Data extract:
####

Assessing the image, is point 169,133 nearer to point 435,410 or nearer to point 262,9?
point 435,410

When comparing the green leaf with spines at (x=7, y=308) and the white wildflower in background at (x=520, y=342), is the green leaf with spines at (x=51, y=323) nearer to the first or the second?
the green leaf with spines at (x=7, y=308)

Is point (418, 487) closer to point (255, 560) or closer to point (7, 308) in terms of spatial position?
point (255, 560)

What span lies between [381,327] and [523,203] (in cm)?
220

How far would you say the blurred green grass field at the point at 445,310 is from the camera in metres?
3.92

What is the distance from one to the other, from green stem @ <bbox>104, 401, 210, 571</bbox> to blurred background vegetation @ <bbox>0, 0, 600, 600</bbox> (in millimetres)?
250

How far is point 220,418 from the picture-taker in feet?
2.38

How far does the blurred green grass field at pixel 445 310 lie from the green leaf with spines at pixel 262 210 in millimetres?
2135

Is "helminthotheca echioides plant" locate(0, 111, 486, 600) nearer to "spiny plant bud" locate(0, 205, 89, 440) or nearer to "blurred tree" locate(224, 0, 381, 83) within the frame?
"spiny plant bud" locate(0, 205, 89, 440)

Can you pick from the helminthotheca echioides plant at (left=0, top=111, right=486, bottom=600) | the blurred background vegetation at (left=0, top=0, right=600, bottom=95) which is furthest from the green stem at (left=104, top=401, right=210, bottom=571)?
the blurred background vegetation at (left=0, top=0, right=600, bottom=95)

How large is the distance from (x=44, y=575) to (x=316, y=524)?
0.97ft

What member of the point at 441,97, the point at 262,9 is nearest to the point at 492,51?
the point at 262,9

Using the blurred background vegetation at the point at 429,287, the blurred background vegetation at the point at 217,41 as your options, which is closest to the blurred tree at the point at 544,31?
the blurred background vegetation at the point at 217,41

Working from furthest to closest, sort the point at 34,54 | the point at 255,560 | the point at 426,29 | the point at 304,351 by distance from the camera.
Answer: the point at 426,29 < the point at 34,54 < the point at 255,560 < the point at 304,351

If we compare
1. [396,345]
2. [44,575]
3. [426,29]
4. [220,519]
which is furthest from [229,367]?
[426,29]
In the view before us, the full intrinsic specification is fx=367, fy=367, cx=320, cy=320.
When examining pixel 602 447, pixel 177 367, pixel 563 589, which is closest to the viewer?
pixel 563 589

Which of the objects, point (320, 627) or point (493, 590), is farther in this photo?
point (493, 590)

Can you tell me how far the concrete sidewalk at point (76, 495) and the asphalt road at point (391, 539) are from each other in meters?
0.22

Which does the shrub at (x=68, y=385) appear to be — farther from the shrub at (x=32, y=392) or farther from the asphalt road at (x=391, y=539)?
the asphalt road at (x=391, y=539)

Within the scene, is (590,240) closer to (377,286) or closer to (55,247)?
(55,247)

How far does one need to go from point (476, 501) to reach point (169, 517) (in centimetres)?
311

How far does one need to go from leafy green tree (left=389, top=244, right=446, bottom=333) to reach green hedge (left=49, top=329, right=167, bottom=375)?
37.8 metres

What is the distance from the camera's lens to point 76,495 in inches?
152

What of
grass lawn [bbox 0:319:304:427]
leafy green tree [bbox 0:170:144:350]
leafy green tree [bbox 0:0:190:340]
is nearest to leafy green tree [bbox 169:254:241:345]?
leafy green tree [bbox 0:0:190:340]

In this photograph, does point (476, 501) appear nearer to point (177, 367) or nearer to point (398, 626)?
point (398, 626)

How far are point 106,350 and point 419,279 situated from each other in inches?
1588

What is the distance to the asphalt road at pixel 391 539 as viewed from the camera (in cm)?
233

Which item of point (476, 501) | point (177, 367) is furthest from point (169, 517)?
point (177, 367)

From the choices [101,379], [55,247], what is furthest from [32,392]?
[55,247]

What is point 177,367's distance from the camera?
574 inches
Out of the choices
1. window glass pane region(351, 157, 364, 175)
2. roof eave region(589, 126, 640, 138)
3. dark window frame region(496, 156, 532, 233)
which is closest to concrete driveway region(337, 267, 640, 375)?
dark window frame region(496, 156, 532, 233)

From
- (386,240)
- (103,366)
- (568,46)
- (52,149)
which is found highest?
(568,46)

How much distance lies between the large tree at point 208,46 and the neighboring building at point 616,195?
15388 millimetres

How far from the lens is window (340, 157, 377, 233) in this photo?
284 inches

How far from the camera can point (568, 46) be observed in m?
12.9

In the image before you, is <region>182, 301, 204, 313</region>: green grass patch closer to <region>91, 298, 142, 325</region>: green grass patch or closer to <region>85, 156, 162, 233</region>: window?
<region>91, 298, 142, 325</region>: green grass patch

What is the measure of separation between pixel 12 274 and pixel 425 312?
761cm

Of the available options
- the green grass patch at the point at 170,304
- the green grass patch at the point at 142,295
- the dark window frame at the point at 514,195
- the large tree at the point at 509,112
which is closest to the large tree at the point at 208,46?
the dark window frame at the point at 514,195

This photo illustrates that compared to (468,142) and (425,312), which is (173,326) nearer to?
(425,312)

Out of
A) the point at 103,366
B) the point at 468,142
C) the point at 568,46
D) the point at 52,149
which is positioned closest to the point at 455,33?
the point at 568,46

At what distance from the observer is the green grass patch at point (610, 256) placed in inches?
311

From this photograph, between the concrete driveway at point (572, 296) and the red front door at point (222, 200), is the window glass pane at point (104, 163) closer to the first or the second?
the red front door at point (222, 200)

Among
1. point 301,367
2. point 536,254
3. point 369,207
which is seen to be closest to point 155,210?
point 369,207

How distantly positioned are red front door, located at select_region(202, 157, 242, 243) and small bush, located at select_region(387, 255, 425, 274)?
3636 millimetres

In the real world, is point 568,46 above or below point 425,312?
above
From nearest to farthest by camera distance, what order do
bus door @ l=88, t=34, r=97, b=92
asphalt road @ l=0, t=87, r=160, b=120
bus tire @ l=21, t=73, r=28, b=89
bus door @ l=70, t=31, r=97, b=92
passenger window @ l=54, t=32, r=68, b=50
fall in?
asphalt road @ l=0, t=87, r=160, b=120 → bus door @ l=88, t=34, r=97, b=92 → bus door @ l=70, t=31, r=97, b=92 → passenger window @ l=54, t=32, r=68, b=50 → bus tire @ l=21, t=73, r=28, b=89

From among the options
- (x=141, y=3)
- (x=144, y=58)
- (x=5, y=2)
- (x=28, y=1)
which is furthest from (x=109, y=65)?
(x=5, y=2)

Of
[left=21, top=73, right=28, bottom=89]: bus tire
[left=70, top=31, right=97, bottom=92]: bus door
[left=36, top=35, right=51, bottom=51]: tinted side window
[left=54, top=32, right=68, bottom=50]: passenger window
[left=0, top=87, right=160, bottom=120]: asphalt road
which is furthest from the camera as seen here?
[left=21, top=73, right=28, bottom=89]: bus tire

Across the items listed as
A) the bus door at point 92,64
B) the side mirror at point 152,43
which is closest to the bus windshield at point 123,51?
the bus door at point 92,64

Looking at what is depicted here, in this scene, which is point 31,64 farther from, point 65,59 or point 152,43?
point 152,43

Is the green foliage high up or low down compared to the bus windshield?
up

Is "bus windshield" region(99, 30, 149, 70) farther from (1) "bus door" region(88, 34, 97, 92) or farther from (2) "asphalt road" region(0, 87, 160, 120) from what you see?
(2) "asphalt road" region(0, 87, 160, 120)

####

What to do:
Find every line in the records above that contains the word "photograph", matching case exactly, and copy each of those lines in full.

Output:
In this photograph, does point (476, 501) appear nearer to point (177, 367) or nearer to point (398, 626)?
From this photograph, between the concrete driveway at point (572, 296) and the red front door at point (222, 200), is the window glass pane at point (104, 163) closer to the first or the second?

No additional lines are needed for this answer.